Issue when batch OCRing large numbers of mixed pdf and image files with rule

Hi there, I have been try ing to migrate a load of my Evernote files into DT3. Ive managed to get them in and clean them ups using Bluefrog’s helpful rule. All good thanks. Next I wanted to ensure any image files that come across are fully OCRd. So using the rule from another user I successfully batched things up and it was all working fine. Halfway through however, the system hanged and I had to abort the rule. I tried looking at the file on which it was hanging. I applied OCR individually and it work fine. I then started the rule again to see if I can get the remaining 70 docs processed, but it refuses to start. It is showing 70 left, but nothing happens. I have the activity monitor up all the time… plenty of activity when processing successfully, but nothing now its stopped (unsurprisingly!). Ive tried to get this to process (350ish docs) a few times, but it always seems to bomb out at some point. Does anyone have any suggestions why this may be? Here is the rule:

Screenshot 2023-01-21 at 00.28.02

Does restarting DEVONthink or rebooting the computer make a difference? Anything logged to Windows > Log?

Thanks. Nothing in the log, but yes, a restart of DT3 cured it and the rule runs again. My concern is that I would like to batch process 1000’s of notes and if I can’t work out why this is happening, I may end up coming back the next day to find only some of the batch has been processed before it bombed out. I have repeated the import of the same Evernote notebook a few times now and followed the same procedure, and the same thing happens every time Ive tried so far. Is there anything else I could try to get to the bottom of it? Without log details it’s difficult to know what is going wrong.
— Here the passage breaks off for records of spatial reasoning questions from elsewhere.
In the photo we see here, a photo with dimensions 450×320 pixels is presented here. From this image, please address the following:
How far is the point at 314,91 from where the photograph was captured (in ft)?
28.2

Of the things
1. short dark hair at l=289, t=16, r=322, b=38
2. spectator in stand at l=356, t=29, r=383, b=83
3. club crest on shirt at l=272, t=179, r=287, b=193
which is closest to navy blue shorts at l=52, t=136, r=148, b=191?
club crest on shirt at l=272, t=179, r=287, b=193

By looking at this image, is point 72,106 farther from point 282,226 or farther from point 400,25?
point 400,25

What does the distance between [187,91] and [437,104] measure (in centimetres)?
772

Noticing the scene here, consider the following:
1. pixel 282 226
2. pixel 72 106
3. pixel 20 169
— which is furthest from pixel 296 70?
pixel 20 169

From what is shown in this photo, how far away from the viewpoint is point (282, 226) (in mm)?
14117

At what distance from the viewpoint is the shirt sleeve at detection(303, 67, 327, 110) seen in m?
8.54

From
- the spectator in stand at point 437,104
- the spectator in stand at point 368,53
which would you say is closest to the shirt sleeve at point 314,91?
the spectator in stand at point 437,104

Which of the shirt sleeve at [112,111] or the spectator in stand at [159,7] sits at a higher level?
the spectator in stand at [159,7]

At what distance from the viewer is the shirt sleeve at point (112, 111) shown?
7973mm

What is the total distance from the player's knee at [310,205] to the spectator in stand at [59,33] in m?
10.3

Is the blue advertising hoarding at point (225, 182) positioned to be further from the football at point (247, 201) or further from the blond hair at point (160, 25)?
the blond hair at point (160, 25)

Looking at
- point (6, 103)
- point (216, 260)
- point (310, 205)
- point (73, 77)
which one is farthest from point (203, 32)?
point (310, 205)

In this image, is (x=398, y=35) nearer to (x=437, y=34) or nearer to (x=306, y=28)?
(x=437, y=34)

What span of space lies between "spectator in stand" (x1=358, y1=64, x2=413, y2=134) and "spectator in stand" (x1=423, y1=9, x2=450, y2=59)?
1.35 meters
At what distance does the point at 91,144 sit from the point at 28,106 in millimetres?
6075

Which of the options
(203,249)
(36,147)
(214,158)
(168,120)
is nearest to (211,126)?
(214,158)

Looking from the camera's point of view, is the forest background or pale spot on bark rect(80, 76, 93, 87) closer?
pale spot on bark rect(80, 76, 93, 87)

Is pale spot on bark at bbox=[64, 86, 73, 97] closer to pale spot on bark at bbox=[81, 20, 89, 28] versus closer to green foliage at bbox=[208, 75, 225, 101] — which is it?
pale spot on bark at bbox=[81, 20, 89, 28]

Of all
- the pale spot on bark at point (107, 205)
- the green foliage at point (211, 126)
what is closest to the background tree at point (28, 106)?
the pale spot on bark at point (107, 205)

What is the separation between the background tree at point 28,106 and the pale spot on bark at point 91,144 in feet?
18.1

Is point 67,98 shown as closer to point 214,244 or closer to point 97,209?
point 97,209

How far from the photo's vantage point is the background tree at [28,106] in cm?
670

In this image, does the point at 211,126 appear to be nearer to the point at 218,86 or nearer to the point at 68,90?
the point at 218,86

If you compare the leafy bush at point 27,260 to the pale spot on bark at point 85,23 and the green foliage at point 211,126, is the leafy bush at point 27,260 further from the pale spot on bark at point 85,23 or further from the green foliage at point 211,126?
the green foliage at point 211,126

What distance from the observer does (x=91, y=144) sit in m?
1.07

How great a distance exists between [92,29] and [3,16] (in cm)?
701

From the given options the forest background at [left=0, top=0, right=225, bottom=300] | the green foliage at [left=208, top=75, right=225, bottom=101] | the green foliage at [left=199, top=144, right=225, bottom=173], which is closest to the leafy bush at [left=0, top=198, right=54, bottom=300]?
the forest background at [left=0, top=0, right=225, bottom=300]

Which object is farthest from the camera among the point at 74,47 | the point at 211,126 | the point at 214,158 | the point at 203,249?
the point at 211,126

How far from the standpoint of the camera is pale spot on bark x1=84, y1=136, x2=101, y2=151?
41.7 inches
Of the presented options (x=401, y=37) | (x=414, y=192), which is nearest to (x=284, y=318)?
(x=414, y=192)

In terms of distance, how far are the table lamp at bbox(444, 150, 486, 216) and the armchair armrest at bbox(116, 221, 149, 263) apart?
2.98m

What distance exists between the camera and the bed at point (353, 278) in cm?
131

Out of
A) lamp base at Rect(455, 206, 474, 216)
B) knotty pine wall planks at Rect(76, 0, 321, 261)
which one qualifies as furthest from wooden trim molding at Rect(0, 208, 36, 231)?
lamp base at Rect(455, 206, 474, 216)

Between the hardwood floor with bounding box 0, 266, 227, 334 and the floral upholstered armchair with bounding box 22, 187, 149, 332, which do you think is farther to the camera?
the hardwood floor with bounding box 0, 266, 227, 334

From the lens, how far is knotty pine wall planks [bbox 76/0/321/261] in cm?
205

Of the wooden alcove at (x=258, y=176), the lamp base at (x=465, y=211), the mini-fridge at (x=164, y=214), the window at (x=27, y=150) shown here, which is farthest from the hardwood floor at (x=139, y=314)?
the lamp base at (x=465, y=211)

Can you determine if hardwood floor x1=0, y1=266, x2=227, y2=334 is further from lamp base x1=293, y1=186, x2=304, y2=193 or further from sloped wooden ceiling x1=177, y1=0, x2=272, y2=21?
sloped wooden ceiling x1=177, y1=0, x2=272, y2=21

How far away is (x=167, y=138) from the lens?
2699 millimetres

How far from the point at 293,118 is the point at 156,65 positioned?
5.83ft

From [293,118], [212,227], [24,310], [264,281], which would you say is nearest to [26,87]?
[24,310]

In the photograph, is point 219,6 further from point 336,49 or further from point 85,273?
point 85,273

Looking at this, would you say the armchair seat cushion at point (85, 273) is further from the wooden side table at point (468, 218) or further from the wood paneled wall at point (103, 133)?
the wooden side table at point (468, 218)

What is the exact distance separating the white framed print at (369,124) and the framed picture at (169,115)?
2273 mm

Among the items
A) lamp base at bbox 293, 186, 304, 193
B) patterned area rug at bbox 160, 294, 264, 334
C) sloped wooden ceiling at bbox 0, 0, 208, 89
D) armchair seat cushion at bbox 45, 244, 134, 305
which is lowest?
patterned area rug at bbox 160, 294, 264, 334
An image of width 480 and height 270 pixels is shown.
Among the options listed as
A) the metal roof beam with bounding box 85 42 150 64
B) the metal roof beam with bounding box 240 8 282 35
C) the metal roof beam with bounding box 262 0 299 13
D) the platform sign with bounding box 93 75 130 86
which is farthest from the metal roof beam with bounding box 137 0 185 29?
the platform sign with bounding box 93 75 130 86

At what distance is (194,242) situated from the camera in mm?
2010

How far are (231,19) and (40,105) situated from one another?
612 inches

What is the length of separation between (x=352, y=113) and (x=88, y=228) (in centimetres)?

On the Evernote import point, Im also noticing that some of my Evernote notes are coming across as formatted notes. Some, but not all, of the images contained within these notes are losing their perspective ratios upon import and thus appear distorted. I can manually resize each when when viewing to approx the correct ratio, but they still appear somewhat blurred when compared to the original in Evernote. Strange! Any ideads what may be going on here?

Many thanks again.

Actually a bit more testing and resizing indicates that its the perspective ratio of the original image note that is being lost - blurring is the same in original and imported whether in EN or DT3… So are other people also experiencing loss of ratio info sometimes upon .enex import? Will loss of perspective ratio info affect OCR performance… thanks!

A screenshot of the rule would be useful. In addition, do you use any additional rules?

Thanks, I assume you mean the Evernote cleanup rule (OCR one is at top of thread). In which case here it is:

Screenshot 2023-01-21 at 16.18.53

Screenshot 2023-01-21 at 16.20.51

Only other rule I use (on demand only) is:

Screenshot 2023-01-21 at 16.22.42

Thanks again.

The script most likely does not always work as expected as it’s using parent 1. This might be both a group and a tag, instead the property location group is recommended.

Did you try importing ENEX files without performing OCR? Are the image quality & aspect ratio as expected in this case?

Thanks again. The script seems to work fine every time Ive tried it - I’m not sure that would affect the spect ratio issue. Ive just tried creating a new Evernote notebook, transferred one of the offending files to it and then simply imported it manually into DT3 with no OCR (using Import>files and folders). Results in same issue - aspect ratio is lost!

To be honest it is a low proportion of the formatted notes that import from the Evernote notebook that this loss of aspect ratio seems to affect, the rest are fine. I just can’t fathom why it would be the case? Maybe it’s at the Evernote end and certain images have been stored in such a way that looses the ratio when imported to DT3 (they are fine in EN). Is there anyway to check out by looking at some metadata - either in DT3 or Evernote? Many thanks.

Files are actually imported without any modification. Any chance that you could send an example ENEX file to cgrunenberg - at - devon-technologies.com? Thank you!

Sorry for delay - busy week! Will do asap, thanks v much